Arm Intervention/treatment
Experimental: MP0310 (AMG 506) Part A
Enrollment will follow a standard 3 + 3 dose escalation design. Sequential Cohorts of patients will be dosed until the MTD or unacceptable toxicity is reached. Up to 12 additional patients in total may be included at selected dose levels (up to 3).
Drug: MP0310 (AMG 506)
MP0310 will be examined for safety, tolerability, PK, and PD activity in subjects with advanced solid tumors

Experimental: MP0310 (AMG 506) Part B
weekly schedule, at least 3 and up to 24 patients evaluable for DLT assessment will be enrolled (1 to 4 cohorts with 3 to 6 patients each (3 initial plus up to 3 backfill patients)).
Drug: MP0310 (AMG 506)
MP0310 will be examined for safety, tolerability, PK, and PD activity in subjects with advanced solid tumors

Experimental: MP0310 (AMG 506) Part C
q3w schedule implementing B-cell depletion, at least 3 and up to 12 patients evaluable for DLT assessment will be enrolled (1 to 2 cohorts with 3 to 6 patients each (3 initial plus up to 3 backfill patients)).
Drug: MP0310 (AMG 506)
MP0310 will be examined for safety, tolerability, PK, and PD activity in subjects with advanced solid tumors

Primary Outcome Measures :
  1. Incidence of Adverse Events (AEs) [ Time Frame: From signing of informed consent form (ICF) until 10 weeks following the last dose or start of new anticancer therapy. ]
    According to National Cancer Institute Common Terminology Criteria for Adverse Events (NCI CTCAE) v5.0

  2. Incidence of dose-limiting toxicities (DLTs) [ Time Frame: First 21 days of dosing. ]
    Dose-limiting toxicities will be reviewed as a subset of AEs that occur within the first 21 days of dosing and meet the protocol-specified criteria.

  3. Maximum tolerated dose (MTD) or a tolerated dose below MTD (if MTD is not reached) [ Time Frame: From signing of ICF until 10 weeks following the last dose or start of new anticancer therapy. ]
    Based on occurrence of DLTs within a 3+3 clinical trial design

  4. Recommended expansion dose (RED) [ Time Frame: From signing of ICF until 10 weeks following the last dose or start of new anticancer therapy. ]
    Based on incidence and nature of DLTs, and incidence, nature, and severity of AEs and serious adverse events (SAEs)

Secondary Outcome Measures :
  1. Serum concentration - time profiles [ Time Frame: 24 months ]
    Including parameters like maximal serum concentration (Cmax), time at Cmax (Tmax), minimal serum concentration (Cmin)

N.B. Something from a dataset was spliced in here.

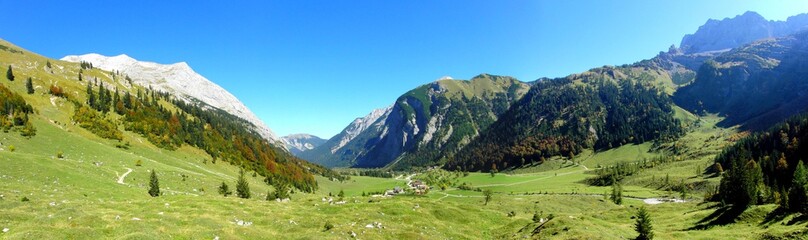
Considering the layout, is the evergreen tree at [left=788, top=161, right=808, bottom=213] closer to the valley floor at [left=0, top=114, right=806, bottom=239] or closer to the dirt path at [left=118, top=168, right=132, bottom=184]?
the valley floor at [left=0, top=114, right=806, bottom=239]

  2. Area under the serum concentration-time curve (AUC) [ Time Frame: 24 months ]
    Pharmacokinetic (PK) analysis of MP0310

  3. Total clearance (CL) [ Time Frame: 24 months ]
    PK analysis of MP0310

  4. Volume of distribution (Vd), volume at steady state (Vss) [ Time Frame: 24 months ]
    PK analysis of MP0310

  5. Terminal elimination half-life (t1/2) [ Time Frame: 24 months ]
    PK analysis of MP0310

  6. Accumulation ratio [ Time Frame: 24 months ]
    PK analysis of MP0310

  7. Incidence of anti-drug-antibodies [ Time Frame: 24 months ]
    Serum concentration-time profile of anti-drug antibodies

  8. Objective response rate (ORR) [ Time Frame: 24 months ]
    The proportion of participants with confirmed complete response (CR) and partial response (PR) using Response Evaluation Criteria in Solid Tumors (RECIST) v1.1 and Immunotherapy Response Evaluation Criteria in Solid Tumors (iRECIST)

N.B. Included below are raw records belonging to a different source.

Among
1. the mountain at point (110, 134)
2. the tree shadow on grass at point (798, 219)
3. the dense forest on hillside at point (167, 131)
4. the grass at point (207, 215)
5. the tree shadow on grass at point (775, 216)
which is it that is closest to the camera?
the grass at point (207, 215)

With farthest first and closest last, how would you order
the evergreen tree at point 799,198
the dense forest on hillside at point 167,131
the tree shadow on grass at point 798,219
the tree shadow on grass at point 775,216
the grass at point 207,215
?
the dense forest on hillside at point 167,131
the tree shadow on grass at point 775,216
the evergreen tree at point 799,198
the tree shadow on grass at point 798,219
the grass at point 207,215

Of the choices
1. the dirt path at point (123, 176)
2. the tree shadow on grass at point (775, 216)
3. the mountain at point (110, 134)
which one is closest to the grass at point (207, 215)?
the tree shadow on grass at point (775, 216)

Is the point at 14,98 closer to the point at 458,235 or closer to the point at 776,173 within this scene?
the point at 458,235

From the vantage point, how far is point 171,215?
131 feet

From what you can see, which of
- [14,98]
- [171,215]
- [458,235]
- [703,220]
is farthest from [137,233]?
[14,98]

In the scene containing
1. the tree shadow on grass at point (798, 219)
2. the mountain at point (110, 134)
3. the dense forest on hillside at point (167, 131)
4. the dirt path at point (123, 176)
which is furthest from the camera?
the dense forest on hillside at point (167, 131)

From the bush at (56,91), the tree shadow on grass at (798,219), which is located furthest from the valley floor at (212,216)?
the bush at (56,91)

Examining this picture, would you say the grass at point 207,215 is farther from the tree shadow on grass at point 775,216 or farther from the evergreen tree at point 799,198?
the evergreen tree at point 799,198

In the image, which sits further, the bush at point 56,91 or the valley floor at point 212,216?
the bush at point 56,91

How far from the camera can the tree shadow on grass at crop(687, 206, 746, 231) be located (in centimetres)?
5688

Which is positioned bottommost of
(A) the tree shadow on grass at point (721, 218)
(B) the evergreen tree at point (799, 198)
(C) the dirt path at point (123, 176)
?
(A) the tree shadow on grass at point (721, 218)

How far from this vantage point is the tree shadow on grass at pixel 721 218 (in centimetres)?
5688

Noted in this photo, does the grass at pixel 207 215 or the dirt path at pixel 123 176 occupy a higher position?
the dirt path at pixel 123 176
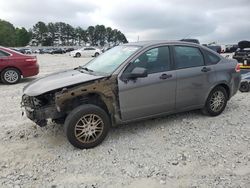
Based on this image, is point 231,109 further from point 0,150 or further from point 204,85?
point 0,150

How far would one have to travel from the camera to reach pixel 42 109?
180 inches

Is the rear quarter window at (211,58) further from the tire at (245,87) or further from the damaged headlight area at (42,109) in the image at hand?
the damaged headlight area at (42,109)

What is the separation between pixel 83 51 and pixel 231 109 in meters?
35.1

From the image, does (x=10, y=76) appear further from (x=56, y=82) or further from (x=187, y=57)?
(x=187, y=57)

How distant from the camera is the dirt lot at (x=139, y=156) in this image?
3.81 meters

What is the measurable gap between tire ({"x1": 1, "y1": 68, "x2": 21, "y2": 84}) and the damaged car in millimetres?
5883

  9. Disease control rate (DCR) [ Time Frame: 24 months ]
    Stable disease lasting 4 or more weeks following the initiation of MP0310

  10. Duration of response (DoR) [ Time Frame: 24 months ]
    For participants with CR or PR, DOR will be calculated as time from initial response of CR or PR to progressive disease or death.

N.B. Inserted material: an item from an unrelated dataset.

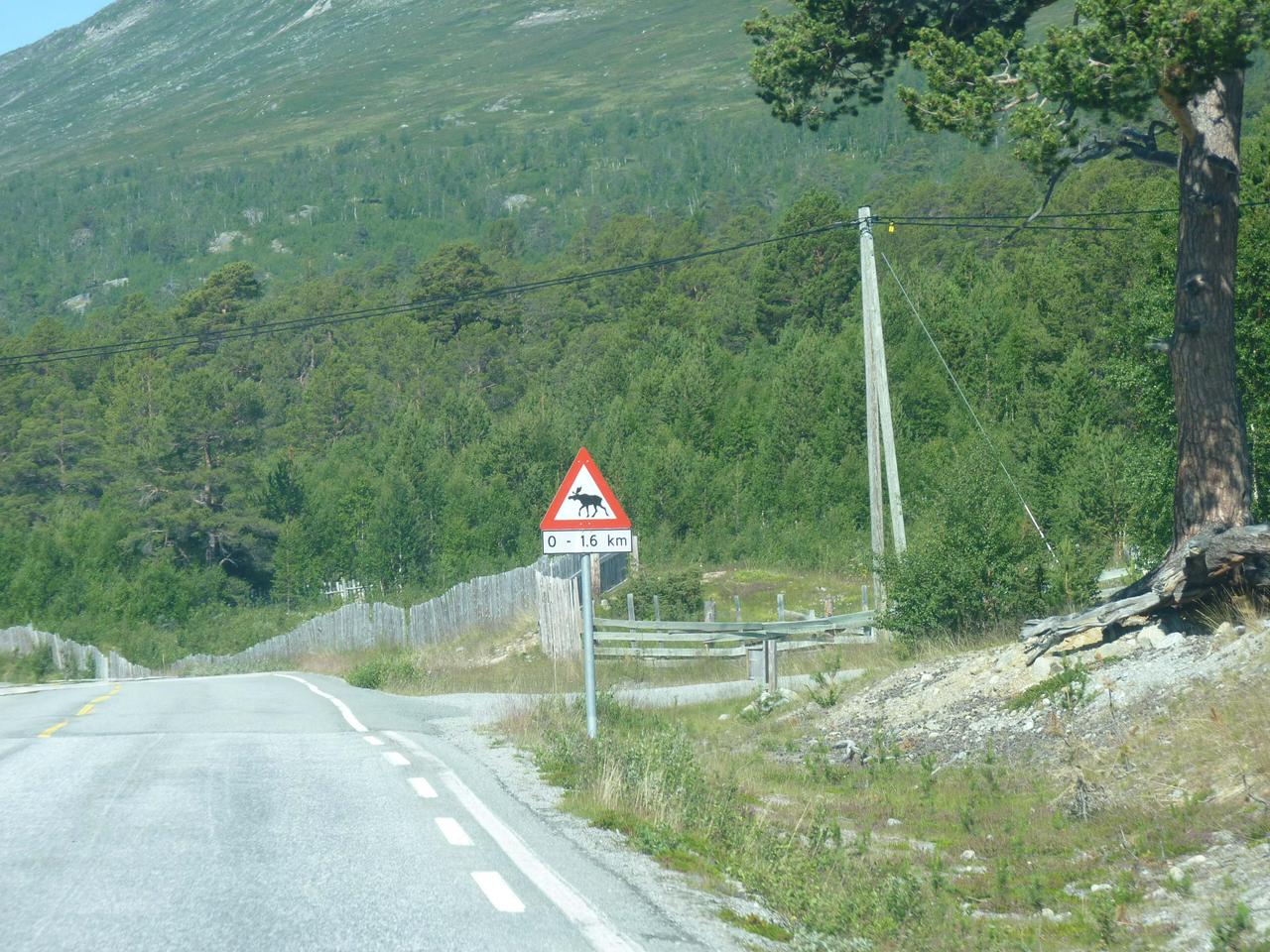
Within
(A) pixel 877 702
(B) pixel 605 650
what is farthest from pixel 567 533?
(B) pixel 605 650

Information from the National Library of Medicine

Choosing to participate in a study is an important personal decision. Talk with your doctor and family members or friends about deciding to join a study. To learn more about this study, you or your doctor may contact the study research staff using the contacts provided below. For general information, Learn About Clinical Studies.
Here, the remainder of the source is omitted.